Other countries aren’t going to wait for the United States to get its politics in order before shopping elsewhere, Adams with FedEx said.
Rose said he’s run into the situation where repeat customers have been upset because of a price increase, and the best thing you can do is be honest about the situation.
But the tariffs lessen the appeal for international companies to do business with the United States, he said.
“On a social level, the tit-for-tat issues are creating nationalism on the Chinese level as well as on the American level,” he said. “We’re a global marketplace and basically what we are doing is instigating isolationism, and we’re making our products and doing business with America, less sought after and decreasing the value of American goods.”

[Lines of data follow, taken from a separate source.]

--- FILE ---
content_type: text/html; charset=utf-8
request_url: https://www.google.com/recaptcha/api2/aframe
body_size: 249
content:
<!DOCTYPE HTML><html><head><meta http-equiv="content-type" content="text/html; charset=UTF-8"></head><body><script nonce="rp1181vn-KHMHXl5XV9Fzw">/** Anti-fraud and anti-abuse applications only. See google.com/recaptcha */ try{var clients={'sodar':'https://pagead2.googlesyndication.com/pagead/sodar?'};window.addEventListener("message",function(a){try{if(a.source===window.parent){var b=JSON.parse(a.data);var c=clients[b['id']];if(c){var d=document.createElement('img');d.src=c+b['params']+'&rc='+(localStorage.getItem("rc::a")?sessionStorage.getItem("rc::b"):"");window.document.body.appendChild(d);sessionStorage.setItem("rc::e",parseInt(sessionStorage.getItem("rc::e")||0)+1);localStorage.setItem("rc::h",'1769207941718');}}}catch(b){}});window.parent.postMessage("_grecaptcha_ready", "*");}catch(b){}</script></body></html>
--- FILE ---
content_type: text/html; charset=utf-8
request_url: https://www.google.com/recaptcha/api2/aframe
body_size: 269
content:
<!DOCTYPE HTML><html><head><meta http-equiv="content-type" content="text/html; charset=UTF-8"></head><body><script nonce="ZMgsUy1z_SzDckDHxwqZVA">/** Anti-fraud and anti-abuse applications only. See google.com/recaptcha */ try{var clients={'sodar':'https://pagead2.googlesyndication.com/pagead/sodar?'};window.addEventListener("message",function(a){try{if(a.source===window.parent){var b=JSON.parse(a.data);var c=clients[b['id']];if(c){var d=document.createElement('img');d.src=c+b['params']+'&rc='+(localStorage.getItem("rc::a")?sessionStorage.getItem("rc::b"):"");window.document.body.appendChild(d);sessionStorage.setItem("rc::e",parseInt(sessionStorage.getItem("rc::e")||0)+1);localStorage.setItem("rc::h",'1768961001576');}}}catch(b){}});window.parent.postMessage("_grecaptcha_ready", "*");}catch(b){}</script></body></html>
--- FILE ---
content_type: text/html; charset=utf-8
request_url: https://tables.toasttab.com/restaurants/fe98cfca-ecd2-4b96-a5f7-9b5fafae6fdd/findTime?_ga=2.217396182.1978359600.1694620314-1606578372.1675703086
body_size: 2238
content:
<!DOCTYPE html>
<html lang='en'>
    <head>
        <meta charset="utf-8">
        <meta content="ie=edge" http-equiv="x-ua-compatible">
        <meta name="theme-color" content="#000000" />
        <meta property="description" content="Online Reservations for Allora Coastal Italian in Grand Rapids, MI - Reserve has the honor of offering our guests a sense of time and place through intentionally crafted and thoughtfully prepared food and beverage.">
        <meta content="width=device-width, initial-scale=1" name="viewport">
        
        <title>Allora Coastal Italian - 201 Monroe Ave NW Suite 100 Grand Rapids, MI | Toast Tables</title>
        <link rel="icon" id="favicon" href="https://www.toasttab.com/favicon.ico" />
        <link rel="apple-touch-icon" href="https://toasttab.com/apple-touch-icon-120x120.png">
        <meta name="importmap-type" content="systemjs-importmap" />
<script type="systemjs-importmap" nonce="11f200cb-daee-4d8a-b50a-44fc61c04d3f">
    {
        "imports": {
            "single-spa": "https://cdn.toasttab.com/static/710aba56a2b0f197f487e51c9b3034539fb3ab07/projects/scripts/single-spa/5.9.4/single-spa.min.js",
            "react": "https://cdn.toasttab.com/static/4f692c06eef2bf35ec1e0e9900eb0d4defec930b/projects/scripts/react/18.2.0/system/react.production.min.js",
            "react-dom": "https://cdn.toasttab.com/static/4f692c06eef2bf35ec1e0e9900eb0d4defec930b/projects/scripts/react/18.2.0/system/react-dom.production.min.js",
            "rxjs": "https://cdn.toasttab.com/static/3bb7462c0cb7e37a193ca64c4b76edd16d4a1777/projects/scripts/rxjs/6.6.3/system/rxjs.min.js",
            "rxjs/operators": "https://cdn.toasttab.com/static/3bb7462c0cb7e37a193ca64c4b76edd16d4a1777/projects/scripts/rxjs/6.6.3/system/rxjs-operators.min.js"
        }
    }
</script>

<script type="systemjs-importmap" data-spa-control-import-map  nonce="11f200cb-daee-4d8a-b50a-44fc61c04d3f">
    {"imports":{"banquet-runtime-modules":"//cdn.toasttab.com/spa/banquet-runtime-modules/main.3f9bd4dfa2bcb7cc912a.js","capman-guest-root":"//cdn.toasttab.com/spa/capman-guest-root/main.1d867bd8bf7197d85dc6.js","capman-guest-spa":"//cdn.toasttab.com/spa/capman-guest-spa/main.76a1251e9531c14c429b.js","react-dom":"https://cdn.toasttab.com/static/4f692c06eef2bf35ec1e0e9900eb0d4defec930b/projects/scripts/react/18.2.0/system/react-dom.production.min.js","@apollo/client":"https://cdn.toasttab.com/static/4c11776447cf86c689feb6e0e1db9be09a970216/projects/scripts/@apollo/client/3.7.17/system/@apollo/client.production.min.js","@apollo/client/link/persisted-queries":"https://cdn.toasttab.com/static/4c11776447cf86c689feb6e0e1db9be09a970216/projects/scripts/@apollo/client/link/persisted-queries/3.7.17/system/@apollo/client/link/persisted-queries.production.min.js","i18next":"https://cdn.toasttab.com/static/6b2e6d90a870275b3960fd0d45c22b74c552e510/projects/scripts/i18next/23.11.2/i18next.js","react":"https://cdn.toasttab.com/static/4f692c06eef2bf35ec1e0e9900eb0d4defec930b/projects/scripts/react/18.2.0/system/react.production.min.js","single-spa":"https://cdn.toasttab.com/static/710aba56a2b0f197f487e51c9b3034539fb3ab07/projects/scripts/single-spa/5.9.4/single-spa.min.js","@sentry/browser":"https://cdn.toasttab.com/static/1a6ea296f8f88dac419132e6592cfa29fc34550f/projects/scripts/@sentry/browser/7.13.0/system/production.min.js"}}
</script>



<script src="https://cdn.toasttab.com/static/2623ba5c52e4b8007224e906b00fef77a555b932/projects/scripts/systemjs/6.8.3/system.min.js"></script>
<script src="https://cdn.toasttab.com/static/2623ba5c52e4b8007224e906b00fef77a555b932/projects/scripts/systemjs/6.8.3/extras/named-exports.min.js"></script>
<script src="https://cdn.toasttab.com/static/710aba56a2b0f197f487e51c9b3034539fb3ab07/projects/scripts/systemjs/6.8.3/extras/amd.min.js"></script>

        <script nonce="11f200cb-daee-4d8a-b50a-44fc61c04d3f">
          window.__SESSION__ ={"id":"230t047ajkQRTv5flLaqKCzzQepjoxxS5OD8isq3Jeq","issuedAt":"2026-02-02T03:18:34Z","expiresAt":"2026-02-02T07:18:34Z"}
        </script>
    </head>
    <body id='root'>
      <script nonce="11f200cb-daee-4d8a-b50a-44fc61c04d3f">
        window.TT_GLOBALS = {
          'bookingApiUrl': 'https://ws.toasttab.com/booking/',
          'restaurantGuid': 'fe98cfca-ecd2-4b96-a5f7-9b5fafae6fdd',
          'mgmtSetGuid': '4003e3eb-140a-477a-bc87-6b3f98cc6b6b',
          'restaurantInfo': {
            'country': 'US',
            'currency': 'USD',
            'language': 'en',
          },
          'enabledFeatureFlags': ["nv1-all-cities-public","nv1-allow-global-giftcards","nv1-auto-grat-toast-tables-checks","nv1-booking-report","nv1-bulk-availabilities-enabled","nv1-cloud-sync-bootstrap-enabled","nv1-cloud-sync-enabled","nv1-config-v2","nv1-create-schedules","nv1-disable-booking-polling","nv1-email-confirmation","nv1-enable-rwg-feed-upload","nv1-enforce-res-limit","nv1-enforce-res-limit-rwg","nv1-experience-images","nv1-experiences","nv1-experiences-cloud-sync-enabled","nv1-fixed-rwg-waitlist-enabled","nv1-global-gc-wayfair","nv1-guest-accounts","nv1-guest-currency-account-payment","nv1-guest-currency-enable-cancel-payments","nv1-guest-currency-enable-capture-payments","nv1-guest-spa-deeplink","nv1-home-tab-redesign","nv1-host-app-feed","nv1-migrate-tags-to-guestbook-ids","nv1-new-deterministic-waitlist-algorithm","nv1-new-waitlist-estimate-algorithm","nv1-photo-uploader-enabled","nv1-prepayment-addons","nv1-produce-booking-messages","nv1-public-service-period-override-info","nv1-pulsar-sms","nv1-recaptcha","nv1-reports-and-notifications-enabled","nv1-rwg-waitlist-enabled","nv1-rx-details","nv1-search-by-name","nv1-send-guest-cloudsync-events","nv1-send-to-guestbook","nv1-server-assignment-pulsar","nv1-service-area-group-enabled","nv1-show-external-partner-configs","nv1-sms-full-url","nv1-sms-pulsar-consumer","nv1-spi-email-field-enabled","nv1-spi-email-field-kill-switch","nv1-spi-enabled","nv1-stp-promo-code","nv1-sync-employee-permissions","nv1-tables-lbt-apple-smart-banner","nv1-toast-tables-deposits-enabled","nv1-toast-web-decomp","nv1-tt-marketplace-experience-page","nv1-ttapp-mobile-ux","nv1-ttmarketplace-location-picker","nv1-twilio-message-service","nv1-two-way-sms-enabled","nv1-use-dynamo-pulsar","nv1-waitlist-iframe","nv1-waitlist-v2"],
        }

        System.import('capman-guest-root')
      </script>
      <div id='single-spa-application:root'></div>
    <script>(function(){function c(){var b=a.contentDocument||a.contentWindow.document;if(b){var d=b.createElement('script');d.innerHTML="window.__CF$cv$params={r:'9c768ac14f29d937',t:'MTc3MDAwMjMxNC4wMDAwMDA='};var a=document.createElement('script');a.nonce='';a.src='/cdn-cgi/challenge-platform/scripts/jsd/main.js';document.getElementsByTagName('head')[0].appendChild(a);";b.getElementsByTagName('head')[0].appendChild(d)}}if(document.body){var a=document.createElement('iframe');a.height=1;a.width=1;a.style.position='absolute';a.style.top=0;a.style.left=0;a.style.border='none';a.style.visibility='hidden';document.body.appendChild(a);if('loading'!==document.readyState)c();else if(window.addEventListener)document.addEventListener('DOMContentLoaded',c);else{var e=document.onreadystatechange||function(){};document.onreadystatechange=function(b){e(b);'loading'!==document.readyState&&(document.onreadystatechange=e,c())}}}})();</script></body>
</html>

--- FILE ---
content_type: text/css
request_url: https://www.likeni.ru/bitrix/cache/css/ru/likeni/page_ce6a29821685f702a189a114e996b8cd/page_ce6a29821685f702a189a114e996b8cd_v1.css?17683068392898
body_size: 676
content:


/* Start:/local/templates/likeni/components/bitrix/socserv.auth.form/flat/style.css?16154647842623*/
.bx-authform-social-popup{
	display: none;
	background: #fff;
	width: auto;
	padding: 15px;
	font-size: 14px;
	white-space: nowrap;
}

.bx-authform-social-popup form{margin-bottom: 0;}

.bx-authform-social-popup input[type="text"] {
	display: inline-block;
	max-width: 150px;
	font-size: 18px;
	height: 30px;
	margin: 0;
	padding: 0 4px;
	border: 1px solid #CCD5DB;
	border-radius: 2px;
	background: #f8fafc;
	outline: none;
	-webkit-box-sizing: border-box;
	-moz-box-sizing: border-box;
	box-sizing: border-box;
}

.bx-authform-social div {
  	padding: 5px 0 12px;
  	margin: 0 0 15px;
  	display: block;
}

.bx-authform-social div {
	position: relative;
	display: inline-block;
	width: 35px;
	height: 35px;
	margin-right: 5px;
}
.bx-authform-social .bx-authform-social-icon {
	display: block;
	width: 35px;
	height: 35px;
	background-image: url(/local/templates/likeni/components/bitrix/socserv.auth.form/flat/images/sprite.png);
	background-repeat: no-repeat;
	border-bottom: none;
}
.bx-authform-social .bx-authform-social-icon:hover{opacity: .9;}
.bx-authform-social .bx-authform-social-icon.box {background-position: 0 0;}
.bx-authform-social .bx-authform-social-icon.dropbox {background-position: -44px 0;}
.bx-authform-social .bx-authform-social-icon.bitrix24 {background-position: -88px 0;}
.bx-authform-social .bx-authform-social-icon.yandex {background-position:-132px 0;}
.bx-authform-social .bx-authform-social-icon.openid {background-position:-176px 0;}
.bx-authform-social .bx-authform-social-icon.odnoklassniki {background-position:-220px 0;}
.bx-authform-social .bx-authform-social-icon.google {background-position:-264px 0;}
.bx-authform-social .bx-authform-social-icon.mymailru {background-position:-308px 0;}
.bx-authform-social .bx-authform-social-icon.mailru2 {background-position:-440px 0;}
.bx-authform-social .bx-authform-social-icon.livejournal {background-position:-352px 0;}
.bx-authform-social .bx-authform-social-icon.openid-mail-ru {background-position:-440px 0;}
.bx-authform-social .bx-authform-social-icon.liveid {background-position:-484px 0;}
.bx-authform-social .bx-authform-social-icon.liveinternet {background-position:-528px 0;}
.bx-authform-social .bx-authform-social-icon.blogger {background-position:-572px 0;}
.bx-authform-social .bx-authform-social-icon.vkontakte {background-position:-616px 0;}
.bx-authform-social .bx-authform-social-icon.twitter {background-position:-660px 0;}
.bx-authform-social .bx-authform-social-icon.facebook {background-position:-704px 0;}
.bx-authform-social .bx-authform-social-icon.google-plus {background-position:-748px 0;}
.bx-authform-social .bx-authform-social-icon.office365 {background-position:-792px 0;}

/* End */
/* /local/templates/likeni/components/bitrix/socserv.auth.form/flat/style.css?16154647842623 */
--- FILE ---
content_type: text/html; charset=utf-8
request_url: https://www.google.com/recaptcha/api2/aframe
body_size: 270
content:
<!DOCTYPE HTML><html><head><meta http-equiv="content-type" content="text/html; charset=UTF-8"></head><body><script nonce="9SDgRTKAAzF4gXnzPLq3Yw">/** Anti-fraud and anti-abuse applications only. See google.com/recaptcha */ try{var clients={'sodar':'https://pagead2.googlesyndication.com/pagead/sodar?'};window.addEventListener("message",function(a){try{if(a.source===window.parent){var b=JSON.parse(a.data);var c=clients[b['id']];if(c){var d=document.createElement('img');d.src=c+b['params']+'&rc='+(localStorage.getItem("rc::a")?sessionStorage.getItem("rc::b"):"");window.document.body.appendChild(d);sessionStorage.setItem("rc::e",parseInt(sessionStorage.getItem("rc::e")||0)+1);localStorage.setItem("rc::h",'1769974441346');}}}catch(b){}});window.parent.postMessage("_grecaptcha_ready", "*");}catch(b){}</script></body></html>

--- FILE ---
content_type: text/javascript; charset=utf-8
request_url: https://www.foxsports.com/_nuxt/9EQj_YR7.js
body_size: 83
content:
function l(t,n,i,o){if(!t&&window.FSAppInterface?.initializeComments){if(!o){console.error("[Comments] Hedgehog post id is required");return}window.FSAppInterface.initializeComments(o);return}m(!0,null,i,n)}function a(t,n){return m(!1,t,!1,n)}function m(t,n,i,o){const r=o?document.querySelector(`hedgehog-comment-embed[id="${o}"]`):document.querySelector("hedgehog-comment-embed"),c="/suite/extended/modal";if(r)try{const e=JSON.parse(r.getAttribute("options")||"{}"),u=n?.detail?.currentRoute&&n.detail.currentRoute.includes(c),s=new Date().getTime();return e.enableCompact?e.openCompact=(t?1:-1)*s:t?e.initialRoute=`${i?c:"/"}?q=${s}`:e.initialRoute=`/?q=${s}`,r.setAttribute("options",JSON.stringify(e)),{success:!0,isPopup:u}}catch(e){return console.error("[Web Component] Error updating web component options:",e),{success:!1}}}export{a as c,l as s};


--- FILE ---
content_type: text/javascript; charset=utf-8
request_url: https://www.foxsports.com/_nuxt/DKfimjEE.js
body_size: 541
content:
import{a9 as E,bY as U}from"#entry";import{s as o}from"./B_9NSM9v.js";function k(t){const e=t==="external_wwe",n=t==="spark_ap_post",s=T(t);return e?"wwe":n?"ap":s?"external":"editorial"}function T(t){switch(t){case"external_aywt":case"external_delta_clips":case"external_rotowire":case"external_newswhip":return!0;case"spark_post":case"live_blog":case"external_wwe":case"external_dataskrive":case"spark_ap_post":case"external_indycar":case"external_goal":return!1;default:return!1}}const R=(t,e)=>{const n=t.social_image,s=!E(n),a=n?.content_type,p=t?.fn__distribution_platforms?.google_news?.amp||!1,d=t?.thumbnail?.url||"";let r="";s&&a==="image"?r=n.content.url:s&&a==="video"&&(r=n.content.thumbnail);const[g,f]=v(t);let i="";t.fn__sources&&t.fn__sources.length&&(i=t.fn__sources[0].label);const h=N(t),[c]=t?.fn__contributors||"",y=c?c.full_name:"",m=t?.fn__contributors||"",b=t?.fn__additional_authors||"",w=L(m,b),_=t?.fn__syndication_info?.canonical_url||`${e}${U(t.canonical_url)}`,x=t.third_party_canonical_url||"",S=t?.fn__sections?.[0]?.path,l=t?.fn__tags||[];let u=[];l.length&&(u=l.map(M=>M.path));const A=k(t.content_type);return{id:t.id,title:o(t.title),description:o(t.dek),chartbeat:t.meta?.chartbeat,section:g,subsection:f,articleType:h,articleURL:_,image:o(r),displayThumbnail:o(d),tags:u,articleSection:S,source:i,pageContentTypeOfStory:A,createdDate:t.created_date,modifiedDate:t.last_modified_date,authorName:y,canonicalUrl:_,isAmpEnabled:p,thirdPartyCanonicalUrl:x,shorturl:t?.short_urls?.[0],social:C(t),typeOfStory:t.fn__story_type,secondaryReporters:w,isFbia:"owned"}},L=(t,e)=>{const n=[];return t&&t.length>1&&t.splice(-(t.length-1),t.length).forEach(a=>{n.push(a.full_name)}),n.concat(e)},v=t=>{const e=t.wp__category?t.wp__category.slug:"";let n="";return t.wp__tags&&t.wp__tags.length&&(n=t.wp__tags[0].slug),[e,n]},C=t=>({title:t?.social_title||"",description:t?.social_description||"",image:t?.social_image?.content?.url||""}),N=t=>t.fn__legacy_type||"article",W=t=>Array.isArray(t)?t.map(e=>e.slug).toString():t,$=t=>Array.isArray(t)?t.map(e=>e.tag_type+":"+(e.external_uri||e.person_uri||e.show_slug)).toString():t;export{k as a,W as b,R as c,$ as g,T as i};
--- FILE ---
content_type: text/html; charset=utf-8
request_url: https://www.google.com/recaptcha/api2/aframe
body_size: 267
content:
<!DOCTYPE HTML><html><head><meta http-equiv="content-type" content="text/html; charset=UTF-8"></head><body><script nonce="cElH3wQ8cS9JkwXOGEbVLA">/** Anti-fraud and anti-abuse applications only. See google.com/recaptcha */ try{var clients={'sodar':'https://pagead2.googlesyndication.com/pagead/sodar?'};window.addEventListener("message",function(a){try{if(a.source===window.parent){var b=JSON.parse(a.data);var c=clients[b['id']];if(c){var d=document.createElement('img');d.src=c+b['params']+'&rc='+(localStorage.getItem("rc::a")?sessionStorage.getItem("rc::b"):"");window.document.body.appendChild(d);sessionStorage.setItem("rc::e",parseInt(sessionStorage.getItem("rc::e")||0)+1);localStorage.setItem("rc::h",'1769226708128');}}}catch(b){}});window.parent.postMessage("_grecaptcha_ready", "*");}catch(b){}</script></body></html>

Agri Beef executives spent a week in Japan just last month, attempting to maintain face-to-face relationships with longtime buyers. Theiler with Agri Beef said that’s all they can do at the moment.
“We are emphasizing that we are supportive of policymakers and trade negotiators,” Theiler said. “We’re letting them know that we are feeding information to our trade negotiators that this is hurting, and we are supportive of a trade agreement. And we hope there will be a trade agreement sometime this year that will at least get us on to equal footing with our competitors. We don’t mind competing; we just don’t want to be at a huge disadvantage.”
The worst of the tariff impacts, Idaho businesses and experts agreed, is the uncertainty. No one can say just how long the tariffs wars will last and how many battles will have to be fought before then.
“Everybody is having to react to it, and uncertainty is the worst of it,” Adams with Fedex said. “We just want the rules to stay the same and not be jumping around so Idaho companies can compete on that world stage.”
Many note a lack of confidence in trade policies coming out of the Trump administration, causing them to rethink business practices.
“Do you really want to hold onto a lot of product and hold onto a lot of inventory when you’re not as confident in the policies as you once were?” Rose said.
Jennifer Verdon, international trade manager at the Idaho Department of Commerce, said international buyers are turning toward markets where they don’t have the insecurity of unpredictable tariffs.
There is too much “unknown” to confidently do business with the U.S., she said.
But Idahoans are remaining optimistic that the problems will be fixed. Like Adams, Rose, Johnson and Verdon all serve on the Idaho District Export Council, which seeks to help Idaho businesses navigate the international market place.
“(International buyers) want our products, they believe in ‘made in the U.S.A.,’ so there is a will to work this out,” Verdon said. “We are kind of operating on the assumption that’s it’s all going to work out in the end.”